Les trois zones sociales parisiennes au cœur de l’intrigue ont du mal à exister à l’écran, ou du moins ne sont jamais vraiment différenciées, hormis une vague opposition entre l’appartements haussmanniens du ministre de la Justice et celui bobo néo‑rétro du flic cassé par la vie. Et il faut bien plus que 3 tags et 4 poubelles renversées pour faire de Paris une capitale dystopique crédible, capable de rivaliser avec le Los Angeles tout aussi dystopique et pessimiste de Blade Runner (réalisé il y a plus de 40 ans !). Ici, les pluies ne sont plus acides, elles sont cinégéniques, et c’est bien le problème. En lorgnant vers le blockbuster calibré, le réalisateur de La French et de Bac Nord livre un polar futuriste certes, mais très impersonnel et surtout peu original, bien que ce soit un film de science‑fiction français, presque parisien, même.
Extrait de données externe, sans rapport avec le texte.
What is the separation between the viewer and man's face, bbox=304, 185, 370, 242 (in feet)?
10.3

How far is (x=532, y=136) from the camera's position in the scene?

Ah, ce plan sur la Tour Eiffel de nuit et les quais de Seine agrémentés de deux ou trois écrans géants, et cette belle réflexion de Gilles Lellouche : « J’avais oublié comme c’était beau ! ». Un must.

© 2025 - Chi-Fou-Mi Productions - Studiocanal - France 2 Cinéma - Jim Films - Artemis Productions
Chien de la casse
Il ne suffit pas non plus de faire exploser le budget HMC (habillage, maquillage, coiffure) pour transformer le haut du panier du cinéma hexagonal en acteurs solubles dans la science‑fiction. C’est un axiome : au cinéma, le ridicule tue et il faut souvent se pincer quand on voit le sort réservé par ce Chien 51 à Louis Garrel et Romain Duris, pour ne citer qu’eux. Les pauvres n’étant pas non plus aidés par leurs dialogues.
Reste que le film, avec tous ses défauts, peut divertir, pourvu qu’on n’ait pas trop d’attentes, qu’on ne connaisse pas le roman et qu’on soit surtout bon public. Nos acteurs français préférés font leur maximum, le réalisateur a le sens des scènes d’action, la bande‑son et le sound design sont aux petits oignons, et l’ambition est bel et bien là. Ça fait d’ailleurs du bien de voir un film français qui s’essaie à autre chose. Même la plupart des effets spéciaux fonctionnent, c’est dire.
Malheureusement, pas tous. C’est d’autant plus dommage quand il s’agit des drones et du jeu télévisé, pourtant si essentiels à l’intrigue (du moins pour les premiers, car pour les seconds, c’était plus dans le roman).
En somme, ce Chien 51 manque cruellement de mordant. Il est par bien des égards assez raté au regard de ses ambitions, mais n’est pas à renvoyer directement à la niche pour autant.